Max and Lulu, sitting side by side at the table, exchanged glances,—Lulu's full of delight, Max's only interested. He shook his head in response to her's.

"What do you mean? wouldn't you like it?" she asked in an undertone.

"Yes, indeed! but I'm pretty sure papa couldn't afford such a place as that: it must be worth a good many thousands."

Lulu's look lost much of its brightness; still, she did not quite give up hope, as the conversation went on among their elders, Woodburn and the Elliotts continuing to be the theme.

"Will it be near enough to Ion?" Capt. Raymond asked, addressing Violet more particularly. "What is the distance?"

"Something over a mile, they call it," said Mr. Dinsmore.

"That is as near as we can expect to be, I suppose," said Violet.

"And with carriages and horses, bicycles, tricycles, and telephones, we may feel ourselves very near neighbors indeed," remarked Edward. "When the weather is too inclement for mamma or Vi to venture out, they can talk together by the hour through the telephone, if they wish."

"And it won't often be too inclement to go back and forth," said Zoe; "almost always good enough for a close carriage, if for nothing else."

"We are talking as if the place were already secured," remarked Violet, with a smiling glance at her husband.

"I think you may feel pretty sure of it if you want it, love; unless Miss Elliott should change her mind about selling," he responded, in a tone too low to reach any ear but hers.

She gave him a bright, glad look, that quite settled the matter so far as he was concerned; he would, if necessary, give even an exorbitant price for the place, to please her.

"Have you never seen Woodburn, captain?" asked Mrs. Dinsmore.

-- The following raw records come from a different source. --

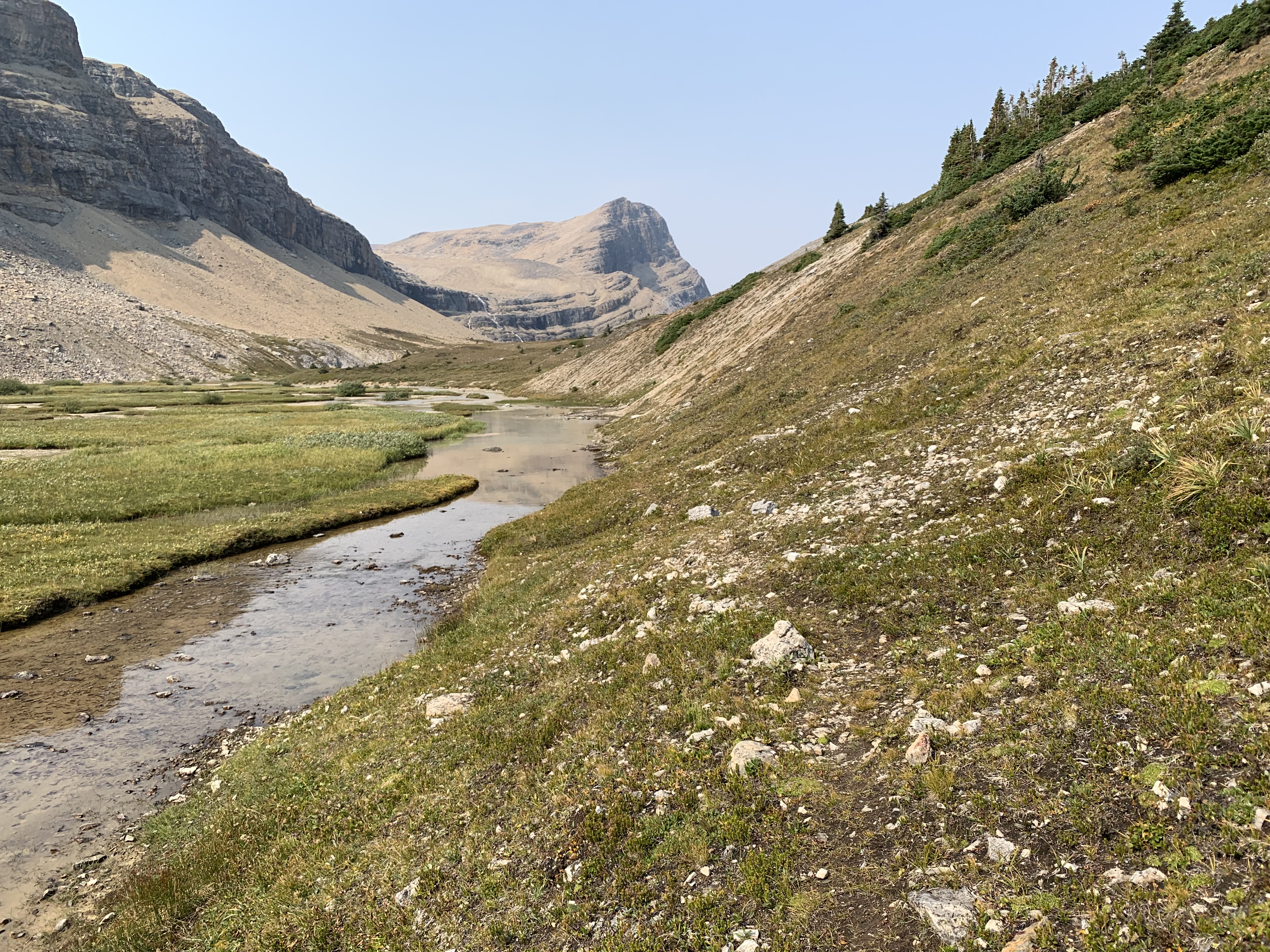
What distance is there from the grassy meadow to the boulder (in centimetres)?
1827

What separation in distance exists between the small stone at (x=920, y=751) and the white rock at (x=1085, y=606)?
3179 mm

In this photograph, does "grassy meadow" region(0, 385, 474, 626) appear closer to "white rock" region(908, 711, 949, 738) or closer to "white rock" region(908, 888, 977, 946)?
"white rock" region(908, 711, 949, 738)

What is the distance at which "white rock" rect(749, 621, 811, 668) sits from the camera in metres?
10.2

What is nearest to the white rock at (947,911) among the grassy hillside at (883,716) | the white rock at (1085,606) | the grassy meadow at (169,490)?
the grassy hillside at (883,716)

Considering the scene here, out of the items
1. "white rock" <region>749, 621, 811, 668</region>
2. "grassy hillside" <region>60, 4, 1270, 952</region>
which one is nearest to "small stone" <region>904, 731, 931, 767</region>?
"grassy hillside" <region>60, 4, 1270, 952</region>

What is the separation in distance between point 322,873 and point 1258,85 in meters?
43.0

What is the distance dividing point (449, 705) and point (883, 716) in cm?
917

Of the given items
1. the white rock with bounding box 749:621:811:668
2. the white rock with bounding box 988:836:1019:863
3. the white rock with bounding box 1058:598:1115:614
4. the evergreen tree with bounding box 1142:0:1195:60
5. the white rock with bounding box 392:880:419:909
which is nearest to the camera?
the white rock with bounding box 988:836:1019:863

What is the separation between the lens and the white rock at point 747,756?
26.6 feet

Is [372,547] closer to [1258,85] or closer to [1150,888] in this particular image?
[1150,888]

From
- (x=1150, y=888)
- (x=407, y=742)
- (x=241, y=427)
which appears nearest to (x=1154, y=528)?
(x=1150, y=888)

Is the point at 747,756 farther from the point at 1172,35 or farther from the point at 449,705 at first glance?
the point at 1172,35

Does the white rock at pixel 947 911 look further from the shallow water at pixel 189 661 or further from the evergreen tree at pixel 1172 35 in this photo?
the evergreen tree at pixel 1172 35

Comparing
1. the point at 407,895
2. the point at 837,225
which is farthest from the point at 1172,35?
the point at 407,895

"I have some recollection of driving past it," he replied meditatively; "but—is not the house nearly concealed from view from the road, by a thick growth of trees and shrubbery?"

"Yes: you will thin them out a little, I hope, for the mansion is well worth looking at; it is a very aristocratic-looking dwelling,—large, substantial, and handsome architecturally."

"Papa, are you going to buy it?" asked Grace.

"It is too soon to answer that question, daughter," he said pleasantly; and Max and Lulu again exchanged glances, which said this time, "Maybe he will, after all."

Both ardently wished their father would propose taking them along; he did not: but when Dr. Conly said, with a kindly glance at Grace, "There will be room in my carriage for a little friend of mine, if papa is willing to let her go with us," he at once said,—

"Certainly, Gracie may go, if she will be ready in season, and not keep the doctor waiting."

"Indeed I will, papa," she cried delightedly, and ran away to don hat and coat; for the meal was concluded, and everybody leaving the table.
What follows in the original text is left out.